#### Brano scelto:
È stata proprio la figlia di Freud a segnalarle Marianne Kris, la terapeuta di New York, che l’ha presa in cura dopo la dottoressa Hohenberg, per cinque sedute alla settimana, e che l’ha fatta ricoverare poi nella clinica psichiatrica Payne Whitney. Per una che, come la stessa Marilyn ha scritto, sperava in futuro «di poter diventare un esempio splendente dei risultati prodigiosi che la psicanalisi può ottenere», la reclusione in manicomio, le continue ricadute nella depressione e nelle manie suicide, quel perenne cercare la gioia e ritrovarla «vestita di dolore», non potevano che essere vissute come un totale fallimento. Considerato che la dottoressa Kris si era formata con la supervisione dello stesso Freud, che la definì la sua «figlia adottiva», non è difficile, dunque, concludere che da parte di Marilyn attribuire a Freud un sentimento di «triste delusione» era un modo sia per proiettare all’esterno la sua personale delusione verso la psicoanalisi che non riusciva a salvarla dalla depressione, sia per vendicarsi inconsciamente della sua terapeuta, associata al padre della psicoanalisi.

#### Materiale fornito:
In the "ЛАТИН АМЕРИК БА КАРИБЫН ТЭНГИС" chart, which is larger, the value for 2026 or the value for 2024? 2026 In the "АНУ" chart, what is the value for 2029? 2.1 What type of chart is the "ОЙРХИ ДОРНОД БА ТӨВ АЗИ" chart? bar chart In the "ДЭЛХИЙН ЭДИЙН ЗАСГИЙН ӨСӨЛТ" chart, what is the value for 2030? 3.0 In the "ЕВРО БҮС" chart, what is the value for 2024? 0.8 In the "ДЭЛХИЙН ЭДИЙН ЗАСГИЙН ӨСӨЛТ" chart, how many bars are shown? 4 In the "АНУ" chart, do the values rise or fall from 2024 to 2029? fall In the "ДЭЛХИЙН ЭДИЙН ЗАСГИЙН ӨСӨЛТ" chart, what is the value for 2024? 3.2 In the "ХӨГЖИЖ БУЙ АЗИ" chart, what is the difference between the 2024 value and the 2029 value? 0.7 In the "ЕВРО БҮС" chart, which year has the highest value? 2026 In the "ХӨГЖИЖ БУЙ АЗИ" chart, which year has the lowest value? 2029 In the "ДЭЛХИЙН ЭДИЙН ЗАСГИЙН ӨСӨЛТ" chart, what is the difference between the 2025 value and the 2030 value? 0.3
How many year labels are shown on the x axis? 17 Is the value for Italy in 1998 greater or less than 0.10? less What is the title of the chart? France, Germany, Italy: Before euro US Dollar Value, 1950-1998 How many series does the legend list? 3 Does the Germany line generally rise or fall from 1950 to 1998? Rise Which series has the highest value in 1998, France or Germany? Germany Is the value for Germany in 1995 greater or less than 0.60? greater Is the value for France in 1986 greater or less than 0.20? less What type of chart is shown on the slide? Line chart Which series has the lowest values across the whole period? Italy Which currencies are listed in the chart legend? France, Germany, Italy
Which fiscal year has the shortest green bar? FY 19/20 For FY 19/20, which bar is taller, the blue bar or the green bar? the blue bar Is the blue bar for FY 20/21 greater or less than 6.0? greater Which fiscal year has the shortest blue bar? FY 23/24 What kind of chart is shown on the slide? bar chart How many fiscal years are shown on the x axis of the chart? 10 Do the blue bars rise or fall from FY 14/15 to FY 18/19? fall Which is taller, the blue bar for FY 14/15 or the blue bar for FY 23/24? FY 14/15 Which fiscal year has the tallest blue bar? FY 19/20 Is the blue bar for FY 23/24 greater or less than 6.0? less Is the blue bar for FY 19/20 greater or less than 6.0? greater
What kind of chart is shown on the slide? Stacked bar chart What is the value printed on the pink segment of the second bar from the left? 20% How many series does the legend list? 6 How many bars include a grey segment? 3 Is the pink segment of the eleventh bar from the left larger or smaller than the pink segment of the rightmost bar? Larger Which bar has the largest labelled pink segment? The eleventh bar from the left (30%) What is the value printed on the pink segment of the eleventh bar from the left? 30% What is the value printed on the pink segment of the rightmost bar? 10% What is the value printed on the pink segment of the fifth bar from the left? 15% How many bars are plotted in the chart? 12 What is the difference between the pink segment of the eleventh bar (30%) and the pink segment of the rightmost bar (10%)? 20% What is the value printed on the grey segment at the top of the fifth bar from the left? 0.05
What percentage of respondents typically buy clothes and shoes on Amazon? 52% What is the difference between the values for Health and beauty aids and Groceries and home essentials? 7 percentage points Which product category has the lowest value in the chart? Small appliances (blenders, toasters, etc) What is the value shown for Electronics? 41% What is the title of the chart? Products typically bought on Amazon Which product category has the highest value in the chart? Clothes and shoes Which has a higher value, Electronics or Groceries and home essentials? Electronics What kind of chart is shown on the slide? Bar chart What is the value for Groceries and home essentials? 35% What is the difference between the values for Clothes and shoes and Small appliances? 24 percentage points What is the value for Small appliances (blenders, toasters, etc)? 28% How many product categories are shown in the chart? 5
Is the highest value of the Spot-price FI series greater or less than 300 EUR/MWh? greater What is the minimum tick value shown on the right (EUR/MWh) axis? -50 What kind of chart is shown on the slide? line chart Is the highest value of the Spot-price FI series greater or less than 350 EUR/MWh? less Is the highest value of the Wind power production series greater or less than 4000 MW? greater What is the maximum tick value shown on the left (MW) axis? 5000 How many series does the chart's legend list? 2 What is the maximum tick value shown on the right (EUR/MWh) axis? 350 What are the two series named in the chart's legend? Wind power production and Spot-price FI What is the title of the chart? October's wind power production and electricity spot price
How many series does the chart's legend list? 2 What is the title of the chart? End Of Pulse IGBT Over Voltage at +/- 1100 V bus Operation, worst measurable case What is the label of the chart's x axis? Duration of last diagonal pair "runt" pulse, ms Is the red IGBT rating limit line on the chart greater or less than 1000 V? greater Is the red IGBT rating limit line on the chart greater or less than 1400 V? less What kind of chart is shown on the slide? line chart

#### Consegna:
Riprendi il brano su Marilyn e la psicoanalisi, proseguendo subito dopo la sua ultima frase. Il materiale è separato dal brano e non lo riguarda.

#### Svolgimento:
Marilyn è entrata in terapia su suggerimento di Lee Strasberg, il fondatore e direttore dell’Actor’s Studio. «Non essere ansiosa Marilyn vai benissimo e sei bellissima. Ricordati che puoi avere il mondo ai tuoi piedi» le ripeteva spesso. Secondo lui la psicoanalisi l’avrebbe aiutata a esprimersi al meglio come attrice, liberando le emozioni legate al suo passato. Ma il passato di Marilyn è devastante, un campo minato di traumi profondi, violenze e abbandoni.
L’infanzia di ognuno gioca un ruolo per tutta la vita.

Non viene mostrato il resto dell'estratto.